We explain the options available to a player after a ball gets stuck up a tree.

What Is The Golf Rule If My Ball Gets Stuck Up A Tree?

With the 2020 PGA Championship heading to TPC Harding Park in San Francisco, one of the key images you will see on your television screens is the presence of large cypress trees that line many of the holes and frame them.

Related: 2020 PGA Championship Tee Times

These trees look great and are one of the course’s distinguishable features, however they are to be avoided at all costs during competition.


Well these trees are known to gobble up golf balls to the point where they can embed themselves into them or just get caught up in the limbs and branches.

Before the 2015 WGC-Cadillac Match Play, which TPC Harding Park hosted, Jordan Spieth said; “I’ve seen enough (balls) get stuck to where I’m going to try my hardest to avoid cutting off doglegs too much.”

Related: How To Play TPC Harding Park

So what happens if this occurs and what is the official ruling for when any golf ball gets stuck up in a tree or a bush above the ground? What are your options if this happens to you?

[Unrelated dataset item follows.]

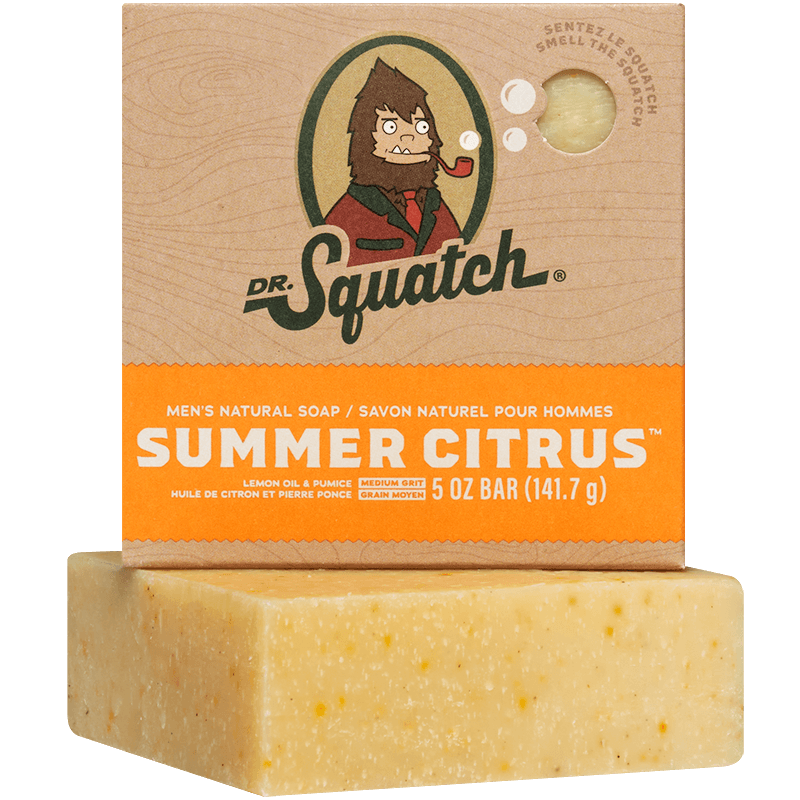 Dr Squatch Summer Citrus Soap 141 g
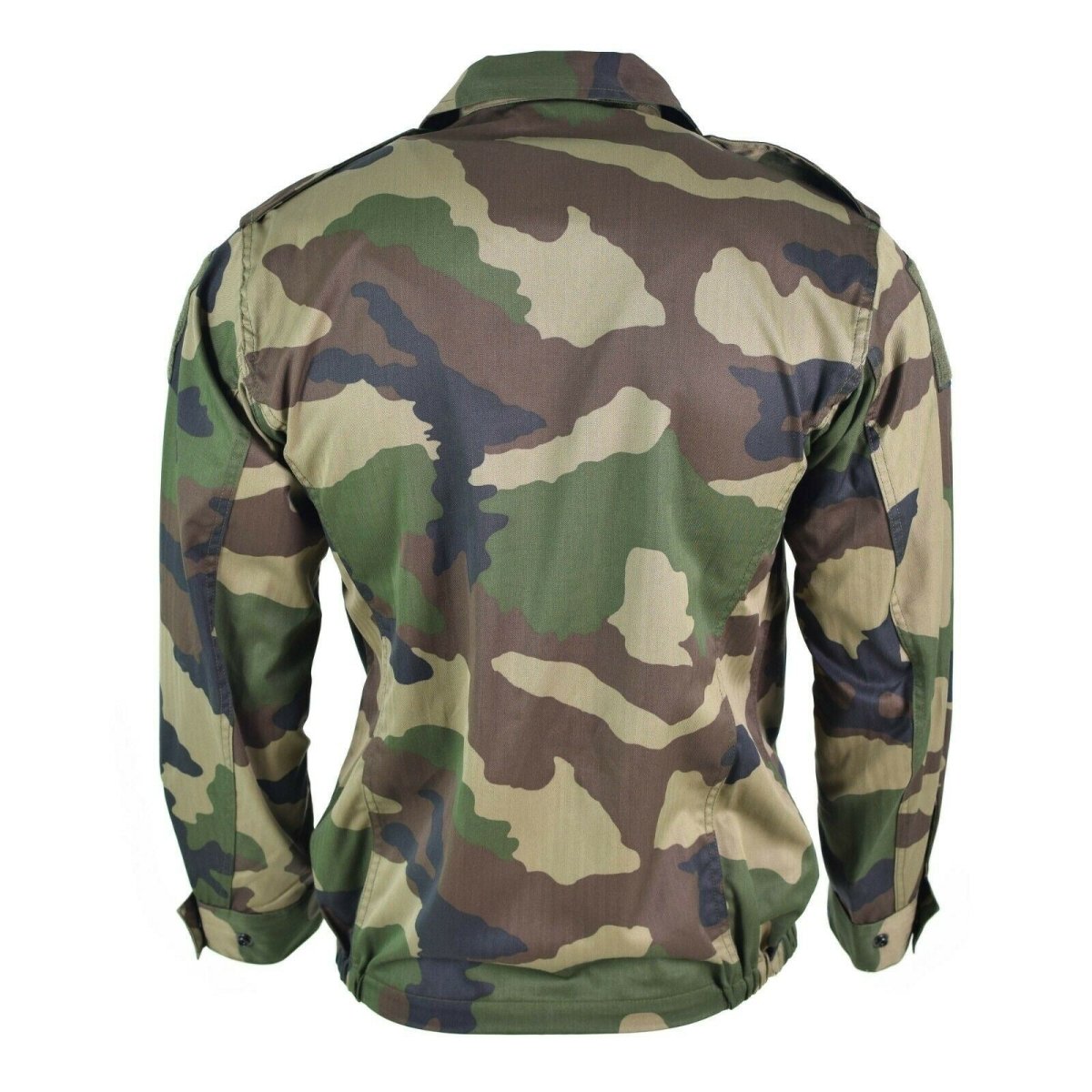 Genuino ejército francés f2 f2 chaqueta de combate fatiga ce camo problema militar excedente nuevo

Well, as tricky a shot as it may be, the player always has the option to play the ball as it lies. Sergio Garcia climbing up into a tree during the final round of the 2013 Arnold Palmer Invitational at Bay Hill is a prime example. However, it may not always be the player’s best option, as Garcia demonstrated by injuring himself in the process and having to withdraw two holes later.

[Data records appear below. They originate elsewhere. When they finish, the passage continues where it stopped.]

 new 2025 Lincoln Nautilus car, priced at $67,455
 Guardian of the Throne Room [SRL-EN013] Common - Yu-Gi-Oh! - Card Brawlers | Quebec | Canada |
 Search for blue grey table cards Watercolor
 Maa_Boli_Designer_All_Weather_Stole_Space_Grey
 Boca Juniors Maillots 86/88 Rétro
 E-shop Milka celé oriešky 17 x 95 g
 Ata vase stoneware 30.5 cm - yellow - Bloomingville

Looking at the other options available, if the player has identified their ball, they are entitled to take unplayable ball relief under Rule 19, which, for one penalty stroke, allows the player three options.

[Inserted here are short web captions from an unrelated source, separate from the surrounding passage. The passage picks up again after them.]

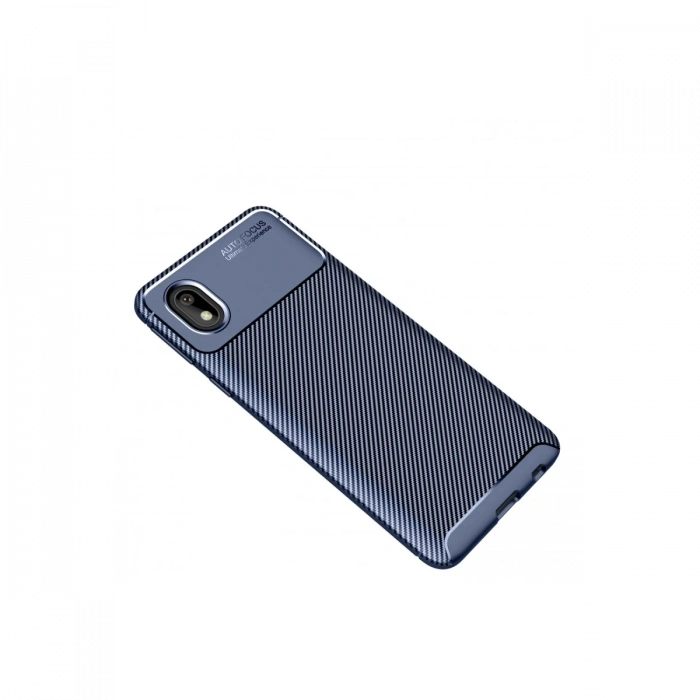Newface Samsung Galaxy A01 Core Kılıf Auto Focus Karbon Kapak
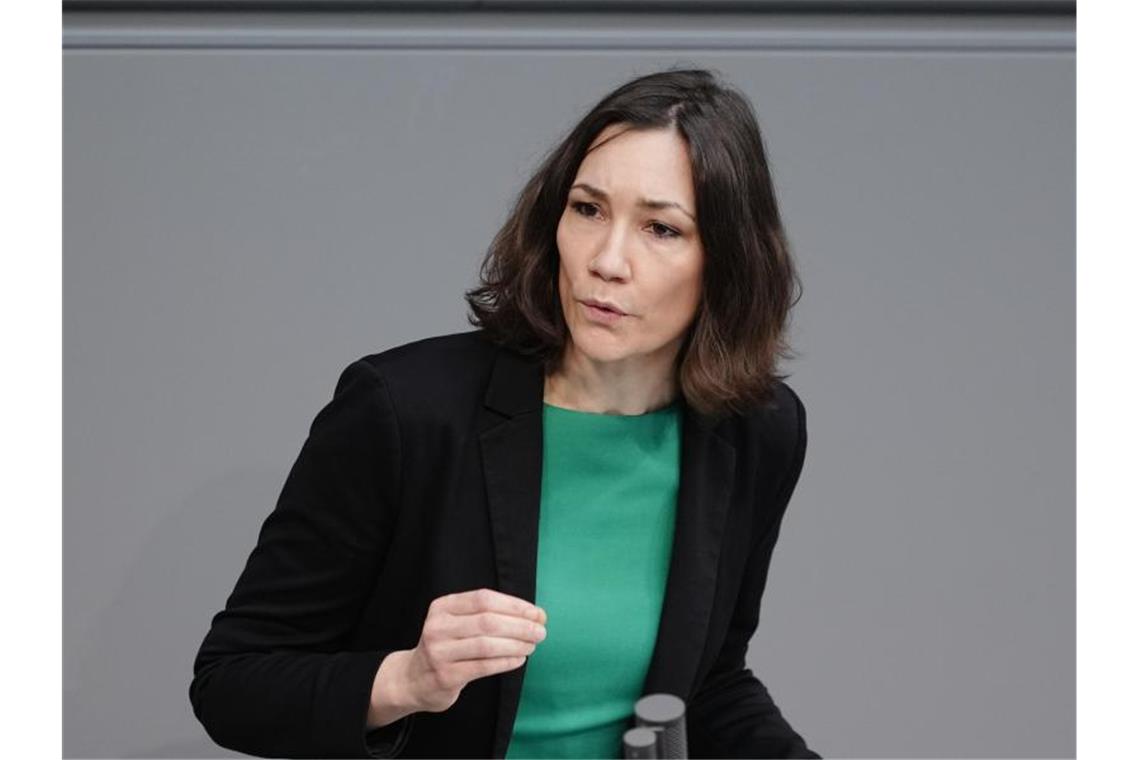 Spiegel: Gleichberechtigung durch Pandemie nicht in Gefahr Familienministerin Anne Spiegel ist selbst Mutter von vier Kindern im Kita- und Grundschulalter. Foto: Kay Nietfeld/dpa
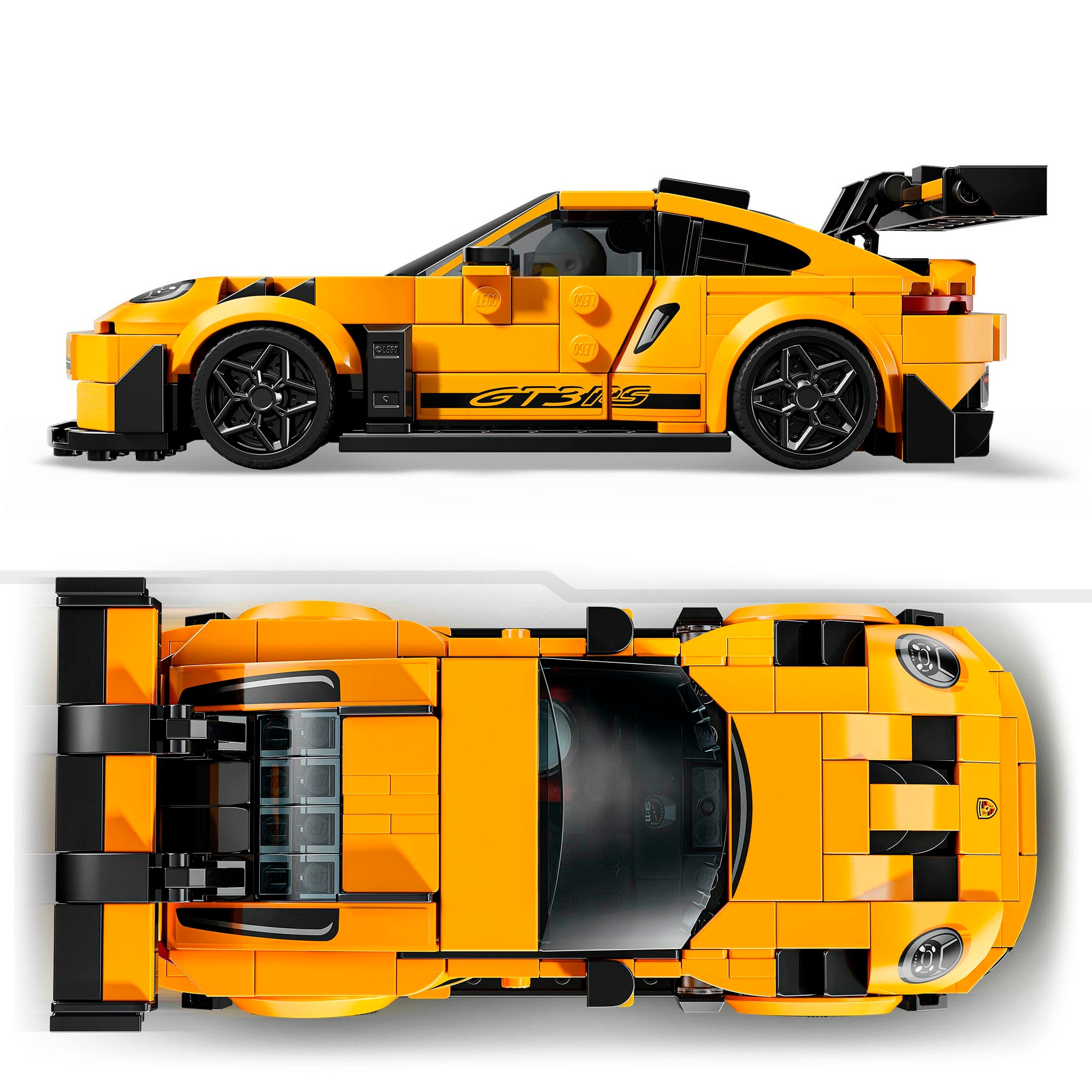 LEGO® Konstruktionsspielsteine »Porsche 911 GT3 RS Supersportwagen (77239), LEGO Speed Champions« Made in Europe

Firstly, a player can take stroke-and-distance relief by going back to the spot where they last played and dropping a ball within one club-length of that point, no nearer the hole, or if they are returning to the tee, they can play a ball from anywhere within the teeing area.

Secondly, the player may take back-on-the-line relief by dropping a ball in a relief area which is again, one club-length no closer to the hole, at a point on the course which is on a direct line going straight back from the hole through the spot of the original ball.

The final option is to choose lateral relief. Usually, this would involve dropping a ball within two club lengths of the spot where the original ball lay. However, doing this when your ball is 20 feet off the ground in a tree might not be the easiest thing to do, so the Rules make an exception for this situation.

When a player’s ball lies above the ground, in a bush or a tree for example, the player can take lateral relief by using the point on the ground directly below their ball as their reference point.

The player would then be entitled to drop the ball within two club-lengths of that point, no closer to the hole. It’s also worth remembering that when taking relief in this situation, the Rules allow a player to substitute a ball, so there’s no need to go climbing to retrieve the original.